[Graphics by Minu Kim and Song Ji-yoon]
South Korea’s antitrust watchdog on Tuesday approved Danaher Corporation’s proposed acquisition of General Electric’s biopharma unit on condition that either of the two companies should divest certain assets to address monopoly concerns.
The Korea Fair Trade Commission said a total of 32 bioprocessing products are overlapped in their current business areas and combining eight of these are not allowed, adding potential price hikes and monopoly concerns after the merger in Korea.

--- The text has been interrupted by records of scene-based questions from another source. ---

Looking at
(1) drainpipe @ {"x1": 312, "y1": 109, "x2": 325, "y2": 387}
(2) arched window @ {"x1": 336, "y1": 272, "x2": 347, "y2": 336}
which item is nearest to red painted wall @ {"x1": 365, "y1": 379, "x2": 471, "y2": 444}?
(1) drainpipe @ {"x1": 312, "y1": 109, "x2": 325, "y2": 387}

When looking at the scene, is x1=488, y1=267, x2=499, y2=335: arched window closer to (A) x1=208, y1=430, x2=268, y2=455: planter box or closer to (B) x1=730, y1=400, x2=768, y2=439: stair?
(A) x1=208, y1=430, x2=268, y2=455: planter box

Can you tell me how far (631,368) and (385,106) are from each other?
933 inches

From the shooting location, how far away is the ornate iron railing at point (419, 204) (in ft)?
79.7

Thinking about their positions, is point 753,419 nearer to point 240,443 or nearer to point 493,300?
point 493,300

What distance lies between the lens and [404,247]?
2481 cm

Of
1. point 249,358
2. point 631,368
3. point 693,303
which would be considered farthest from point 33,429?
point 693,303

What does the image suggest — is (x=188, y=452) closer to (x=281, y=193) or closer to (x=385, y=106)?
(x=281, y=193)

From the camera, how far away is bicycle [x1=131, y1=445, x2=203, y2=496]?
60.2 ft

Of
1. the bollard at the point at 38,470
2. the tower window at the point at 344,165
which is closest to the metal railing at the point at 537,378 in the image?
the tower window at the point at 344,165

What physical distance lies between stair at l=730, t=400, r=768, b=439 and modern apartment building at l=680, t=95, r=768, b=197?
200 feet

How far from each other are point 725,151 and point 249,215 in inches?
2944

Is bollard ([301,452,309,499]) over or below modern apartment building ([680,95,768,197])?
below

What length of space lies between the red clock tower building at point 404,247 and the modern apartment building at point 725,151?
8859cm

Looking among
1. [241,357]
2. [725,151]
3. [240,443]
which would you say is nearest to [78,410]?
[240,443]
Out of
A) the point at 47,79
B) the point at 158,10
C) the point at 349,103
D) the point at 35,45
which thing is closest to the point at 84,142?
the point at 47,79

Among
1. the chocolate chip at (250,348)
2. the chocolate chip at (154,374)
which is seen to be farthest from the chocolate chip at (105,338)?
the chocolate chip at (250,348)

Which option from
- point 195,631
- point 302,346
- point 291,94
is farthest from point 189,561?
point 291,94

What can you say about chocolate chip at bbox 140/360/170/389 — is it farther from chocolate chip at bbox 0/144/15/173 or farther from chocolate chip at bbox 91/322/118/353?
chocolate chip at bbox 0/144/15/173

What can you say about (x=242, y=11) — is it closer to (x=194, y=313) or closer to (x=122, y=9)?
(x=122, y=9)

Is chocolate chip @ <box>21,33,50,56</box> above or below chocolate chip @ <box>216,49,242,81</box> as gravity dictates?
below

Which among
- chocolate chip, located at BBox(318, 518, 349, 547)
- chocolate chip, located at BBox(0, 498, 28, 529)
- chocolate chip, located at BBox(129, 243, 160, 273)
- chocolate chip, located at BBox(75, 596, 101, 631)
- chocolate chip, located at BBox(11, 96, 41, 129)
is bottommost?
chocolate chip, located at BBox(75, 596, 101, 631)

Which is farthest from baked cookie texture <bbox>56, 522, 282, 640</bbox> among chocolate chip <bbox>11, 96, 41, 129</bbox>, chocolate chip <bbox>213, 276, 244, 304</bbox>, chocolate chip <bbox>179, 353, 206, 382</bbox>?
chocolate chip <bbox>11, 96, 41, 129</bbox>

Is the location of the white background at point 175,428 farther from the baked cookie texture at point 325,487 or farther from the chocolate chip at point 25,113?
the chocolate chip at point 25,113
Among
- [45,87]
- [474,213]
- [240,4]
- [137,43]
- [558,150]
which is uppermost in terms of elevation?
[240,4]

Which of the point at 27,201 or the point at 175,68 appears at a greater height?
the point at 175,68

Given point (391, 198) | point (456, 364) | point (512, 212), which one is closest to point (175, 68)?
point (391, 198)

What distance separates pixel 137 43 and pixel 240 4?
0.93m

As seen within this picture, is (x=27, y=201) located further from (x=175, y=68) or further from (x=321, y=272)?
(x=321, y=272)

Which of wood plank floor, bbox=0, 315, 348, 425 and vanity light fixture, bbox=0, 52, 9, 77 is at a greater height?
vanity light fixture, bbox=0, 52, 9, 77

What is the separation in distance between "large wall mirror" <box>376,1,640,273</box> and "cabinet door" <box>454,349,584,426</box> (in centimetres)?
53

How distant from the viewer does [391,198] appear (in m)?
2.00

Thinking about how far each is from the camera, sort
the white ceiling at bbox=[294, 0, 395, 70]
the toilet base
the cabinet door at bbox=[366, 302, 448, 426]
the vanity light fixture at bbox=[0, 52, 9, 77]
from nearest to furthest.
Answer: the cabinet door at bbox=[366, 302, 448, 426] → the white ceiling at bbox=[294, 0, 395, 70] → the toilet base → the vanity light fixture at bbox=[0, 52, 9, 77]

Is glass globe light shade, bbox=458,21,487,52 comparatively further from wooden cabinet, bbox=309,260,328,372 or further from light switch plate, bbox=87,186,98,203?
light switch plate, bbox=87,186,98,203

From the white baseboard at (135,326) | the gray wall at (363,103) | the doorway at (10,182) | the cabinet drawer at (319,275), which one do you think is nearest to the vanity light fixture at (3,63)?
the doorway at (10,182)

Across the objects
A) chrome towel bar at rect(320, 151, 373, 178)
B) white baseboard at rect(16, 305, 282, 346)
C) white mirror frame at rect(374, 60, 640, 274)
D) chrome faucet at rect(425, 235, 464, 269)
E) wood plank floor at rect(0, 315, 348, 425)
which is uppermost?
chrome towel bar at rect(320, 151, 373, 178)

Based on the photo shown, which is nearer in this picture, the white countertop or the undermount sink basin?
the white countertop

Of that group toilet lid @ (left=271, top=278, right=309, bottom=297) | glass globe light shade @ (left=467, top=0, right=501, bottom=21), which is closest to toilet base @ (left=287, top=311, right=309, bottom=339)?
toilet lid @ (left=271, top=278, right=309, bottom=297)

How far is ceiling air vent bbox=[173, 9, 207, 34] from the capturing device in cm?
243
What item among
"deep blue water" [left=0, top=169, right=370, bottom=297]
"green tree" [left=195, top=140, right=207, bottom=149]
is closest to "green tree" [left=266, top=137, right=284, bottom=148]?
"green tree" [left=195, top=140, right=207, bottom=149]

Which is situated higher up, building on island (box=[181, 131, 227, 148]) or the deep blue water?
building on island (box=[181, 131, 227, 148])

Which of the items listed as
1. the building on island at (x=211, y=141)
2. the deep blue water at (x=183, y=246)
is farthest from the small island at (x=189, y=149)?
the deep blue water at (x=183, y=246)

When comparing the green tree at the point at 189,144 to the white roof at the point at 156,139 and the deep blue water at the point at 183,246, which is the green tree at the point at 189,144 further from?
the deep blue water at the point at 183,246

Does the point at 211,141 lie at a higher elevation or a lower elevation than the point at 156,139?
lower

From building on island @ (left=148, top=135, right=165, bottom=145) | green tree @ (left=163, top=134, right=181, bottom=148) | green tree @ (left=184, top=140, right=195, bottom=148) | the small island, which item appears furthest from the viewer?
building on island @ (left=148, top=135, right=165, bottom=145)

The KFTC’s latest decision is in sync with the European Commission. The U.S. medical equipment maker Danaher received conditional EU approval in December for the $21.4 billion business combination deal after agreeing to sell five businesses to third parties. It is also in line with the government’s policy to support the nascent bio industry designated as one of the country’s future growth engines.
Danaher is a U.S. biotech company that operates businesses in life science, diagnostics, water treatment, and dentistry. It is also the world`s second largest manufacturer of dental implants.
Danaher filed for an antitrust review with the KFTC last May.
The eight business areas pointed out by the KFTC include microcarriers, single LPLC skid, ordinary LPLC column, affinity chromatography resins, ion exchange resins, mixed mode chromatography resins, continuous chromatography skid, and label-free analysis. The two companies control from 50.9 percent to 87.4 percent in each market. GE BioPharma generated 1.69 billion won ($1.42 million) in sales in 2018. Korea heavily relies on imports of foreign goods in lab equipment and other consumables in life science research. The localization rate is a mere 16.5 percent.